The UEL research states: (From pages 19-20)
"As with any kind of regeneration project, the Games can contribute to an amplification of socio-economic differences, producing new spatial distributions of wealth and well-being and gentrification effects which sometimes polarise local populations in regenerating areas.
For instance, Barcelona is understood to be amongst the most successful cities in terms of legacy. As part of its successful development of its image and infrastructure towards becoming a key European hub – and a renewed centre for global tourism and culture, the city has also seen (as a consequence) massive house price and rental inflation (131% between 1987-1992), and the emergence of a large population of wealthy international resident/visitors and property investors benefiting from long term infrastructure investments more directly than some local populations, whose access to housing and jobs may not have significantly improved." (My italics)
The COHRE report states:(From Page 112)
"The staging of the 1992 Barcelona Olympic Games had a negative impact on the accessibility and affordability of housing. Between 1986 and 1992 (the period from the Olympic candidature to the staging of the Games) the price of housing increased, the availability of rental accommodation was reduced, the construction of public housing decreased, and there were no public housing policies directed at the groups most in need of assistance. Many people in Barcelona were displaced, with over 600 families evicted from areas designated as Olympic sites or because of associated Olympic redevelopment. A reported 240 percent rise in new house prices between the 1986 announcement of the election of Barcelona as a Host City and the 1992 actual event created a more expensive housing environment that led to further secondary displacements.
The preparation and celebration of the Olympic Games took place in the context of minimal state intervention in the area of housing. The Olympic Games served to reinforce and exacerbate the consequences of the privatisation of housing. In Barcelona, the organisation and celebration of the Olympic Games accentuated the decline in housing affordability, demonstrated by strong increases in the prices of housing for rent and for sale (from 1986 to 1993 the cumulative increase was 139 percent for sale prices and nearly 145 percent for rentals), and a drastic decrease in the availability of public housing (from 1986 to 1992 there was a cumulative decrease of 75.92 percent)."
I consider that the viewpoint of the researchers at UEL is not concerned with the predicament of those poor who experience the negative housing impacts of the Olympic Games whereas the COHRE researchers are sufficiently concerned to look at those negative impacts in some detail. I think the difference is critical and significantly diminishes the value of all of the UEL research.
####################
> Task set
**1)** List every percentage figure given in the passage on Barcelona's Olympic housing.
**2)** Set down the part of the Barcelona housing passage from "I consider that" up to and including "the UEL research.", word for word.
The records that follow come from a separate source unrelated to the passage.
####################
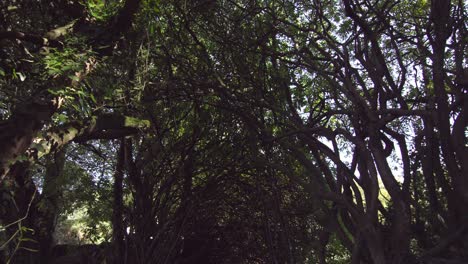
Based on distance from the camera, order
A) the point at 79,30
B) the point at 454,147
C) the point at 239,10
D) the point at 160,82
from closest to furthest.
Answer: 1. the point at 79,30
2. the point at 454,147
3. the point at 160,82
4. the point at 239,10

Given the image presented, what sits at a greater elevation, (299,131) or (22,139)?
(299,131)

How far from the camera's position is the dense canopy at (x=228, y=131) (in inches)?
110

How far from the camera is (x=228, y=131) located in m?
4.67

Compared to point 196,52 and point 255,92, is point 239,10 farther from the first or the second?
point 255,92

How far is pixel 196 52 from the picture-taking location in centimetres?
443

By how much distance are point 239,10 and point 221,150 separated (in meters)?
1.58

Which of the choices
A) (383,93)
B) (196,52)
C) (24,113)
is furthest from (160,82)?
(383,93)

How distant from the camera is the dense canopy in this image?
9.15 feet

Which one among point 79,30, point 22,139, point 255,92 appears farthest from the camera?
point 255,92

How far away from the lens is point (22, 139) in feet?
7.17

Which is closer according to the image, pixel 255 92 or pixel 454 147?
pixel 454 147

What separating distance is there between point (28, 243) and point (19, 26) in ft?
8.68

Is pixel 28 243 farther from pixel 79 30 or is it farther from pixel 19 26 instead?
pixel 79 30

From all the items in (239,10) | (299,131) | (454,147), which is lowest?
(454,147)
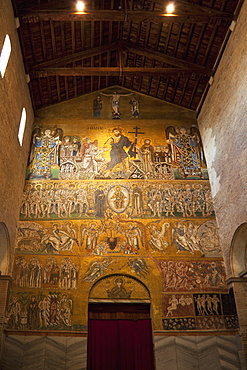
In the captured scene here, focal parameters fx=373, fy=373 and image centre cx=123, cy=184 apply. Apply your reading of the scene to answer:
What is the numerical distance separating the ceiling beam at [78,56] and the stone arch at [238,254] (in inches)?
354

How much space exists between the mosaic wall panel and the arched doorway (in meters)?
0.08

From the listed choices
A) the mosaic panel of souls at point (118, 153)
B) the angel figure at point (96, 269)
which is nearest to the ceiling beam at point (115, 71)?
the mosaic panel of souls at point (118, 153)

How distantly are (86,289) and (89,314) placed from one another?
33.0 inches

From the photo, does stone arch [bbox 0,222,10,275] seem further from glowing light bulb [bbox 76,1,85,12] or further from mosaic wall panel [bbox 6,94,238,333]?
glowing light bulb [bbox 76,1,85,12]

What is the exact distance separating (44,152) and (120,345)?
8.07m

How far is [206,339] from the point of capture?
12.0 metres

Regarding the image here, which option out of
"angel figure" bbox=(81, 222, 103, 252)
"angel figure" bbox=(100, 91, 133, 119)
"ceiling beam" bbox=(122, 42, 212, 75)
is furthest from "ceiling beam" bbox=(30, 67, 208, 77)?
"angel figure" bbox=(81, 222, 103, 252)

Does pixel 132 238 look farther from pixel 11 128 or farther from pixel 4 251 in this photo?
pixel 11 128

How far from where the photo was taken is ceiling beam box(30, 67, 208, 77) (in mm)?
14805

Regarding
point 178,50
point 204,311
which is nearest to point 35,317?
point 204,311

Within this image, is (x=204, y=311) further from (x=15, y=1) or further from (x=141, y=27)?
(x=15, y=1)

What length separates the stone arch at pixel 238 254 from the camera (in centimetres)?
1252

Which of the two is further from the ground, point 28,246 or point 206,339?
point 28,246

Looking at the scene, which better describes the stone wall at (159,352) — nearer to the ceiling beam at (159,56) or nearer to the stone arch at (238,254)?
the stone arch at (238,254)
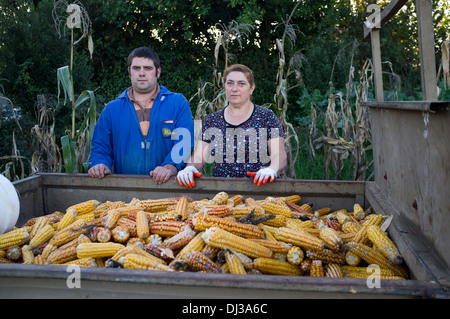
####################
> Complete answers
**1)** 131%, 240 percent, 139 percent, nearly 145 percent, 75.92 percent

**2)**
I consider that the viewpoint of the researchers at UEL is not concerned with the predicament of those poor who experience the negative housing impacts of the Olympic Games whereas the COHRE researchers are sufficiently concerned to look at those negative impacts in some detail. I think the difference is critical and significantly diminishes the value of all of the UEL research.